Brave Jungens! murmelte Schnetz in den Bart. Was man auch sonst an ihnen aussetzen mag, geschlagen haben sie sich gut. Aber nun wollen wir eine Droschke requiriren. Unser junger Ehemann wohnt natürlich draußen, wo die letzten Hütten stehen.
Als sie vor Rossel's Wohnung ankamen, einem unansehnlichen Häuschen in der Schwanthalerstraße, sahen sie oben an einem blumenumblühten Fenster einen weiblichen Kopf, der sich augenblicklich zurückzog.

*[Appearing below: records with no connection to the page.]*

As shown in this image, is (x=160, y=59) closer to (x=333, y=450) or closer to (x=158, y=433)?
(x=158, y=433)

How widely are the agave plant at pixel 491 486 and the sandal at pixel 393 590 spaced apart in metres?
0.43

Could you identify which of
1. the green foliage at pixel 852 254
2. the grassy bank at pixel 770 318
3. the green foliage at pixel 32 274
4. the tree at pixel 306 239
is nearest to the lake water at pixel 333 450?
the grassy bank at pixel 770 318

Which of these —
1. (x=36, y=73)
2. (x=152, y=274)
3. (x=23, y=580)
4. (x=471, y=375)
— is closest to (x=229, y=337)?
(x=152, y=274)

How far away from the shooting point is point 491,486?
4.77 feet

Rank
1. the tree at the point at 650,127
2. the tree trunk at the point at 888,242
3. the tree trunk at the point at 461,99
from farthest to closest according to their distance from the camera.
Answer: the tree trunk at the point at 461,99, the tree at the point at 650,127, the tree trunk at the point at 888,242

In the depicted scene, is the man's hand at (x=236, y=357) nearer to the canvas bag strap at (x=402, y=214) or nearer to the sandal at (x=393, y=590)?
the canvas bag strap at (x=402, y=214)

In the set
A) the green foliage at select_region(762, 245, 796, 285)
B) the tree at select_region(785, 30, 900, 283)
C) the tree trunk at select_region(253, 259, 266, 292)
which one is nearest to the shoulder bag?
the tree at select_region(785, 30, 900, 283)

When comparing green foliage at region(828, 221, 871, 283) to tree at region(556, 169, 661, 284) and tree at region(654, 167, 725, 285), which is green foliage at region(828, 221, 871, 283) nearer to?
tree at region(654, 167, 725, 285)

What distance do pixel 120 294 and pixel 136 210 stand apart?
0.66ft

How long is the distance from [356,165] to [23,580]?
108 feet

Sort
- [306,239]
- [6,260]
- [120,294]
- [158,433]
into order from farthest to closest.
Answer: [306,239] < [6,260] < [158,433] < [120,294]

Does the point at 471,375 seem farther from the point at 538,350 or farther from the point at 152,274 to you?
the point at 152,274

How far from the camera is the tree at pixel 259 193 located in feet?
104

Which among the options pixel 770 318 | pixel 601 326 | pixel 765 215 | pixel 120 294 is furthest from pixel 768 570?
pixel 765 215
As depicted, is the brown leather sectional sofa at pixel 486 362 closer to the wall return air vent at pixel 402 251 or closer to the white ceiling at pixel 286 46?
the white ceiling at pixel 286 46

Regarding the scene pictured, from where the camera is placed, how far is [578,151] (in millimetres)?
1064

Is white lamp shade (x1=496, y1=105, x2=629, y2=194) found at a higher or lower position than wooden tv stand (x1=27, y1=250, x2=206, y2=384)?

Madame ist zu Hause! lächelte Schnetz. Sie hat deinen Besuch natürlich erwartet und wird große Toilette gemacht haben. Halte dein Herz fest, Triumphator!
Droben empfing sie aber nicht, wie er gedacht hatte, die Hausfrau selbst, sondern eine Magd, die sie in das Atelier führte. Im Vergleich mit dem üppig ausgestatteten Raum, in welchem ihr Freund in seinem eigenen Hause auf der künstlerischen Bärenhaut zu liegen pflegte, war dieser Raum sehr dürftig decorirt. Nichts von kostbaren Gobelins, schönen Erzgeräthen und glänzenden Renaissance-Möbeln. Auf einigen Staffeleien aber standen fertige und angefangene Bilder, und der Maler selbst kam ihnen in Hemdärmeln mit der Palette in der Hand entgegen.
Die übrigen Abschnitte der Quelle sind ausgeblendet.